◆ **Task to carry out**
Would you give the listing again exactly, without its images?

◆ **Data segment**

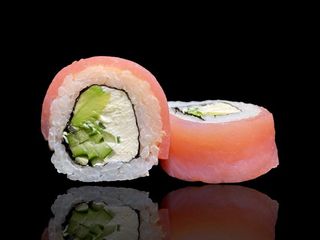 PHILADELPHIA MAGURO 8 szt.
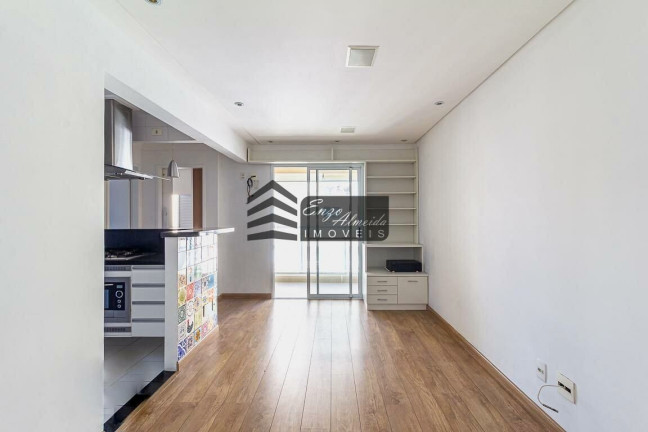 Imagem Apartamento com 1 Quarto para Alugar, 43 m² em Vila Olímpia - São Paulo Imagem Apartamento com 1 Quarto para Alugar, 43 m² em Vila Olímpia - São Paulo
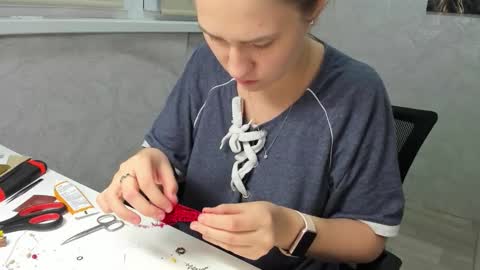 Snapshot of wetcrybaby chatting on November 2025 02:21:01 AM Sonya online show from November 2025 02:21:01 AM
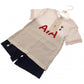 Tottenham Hotspur FC Shirt & Short Set 18-23 Mths MT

◆ **Exercise response**
 PHILADELPHIA MAGURO 8 szt.
 Imagem Apartamento com 1 Quarto para Alugar, 43 m² em Vila Olímpia - São Paulo Imagem Apartamento com 1 Quarto para Alugar, 43 m² em Vila Olímpia - São Paulo
 Snapshot of wetcrybaby chatting on November 2025 02:21:01 AM Sonya online show from November 2025 02:21:01 AM
 Tottenham Hotspur FC Shirt & Short Set 18-23 Mths MT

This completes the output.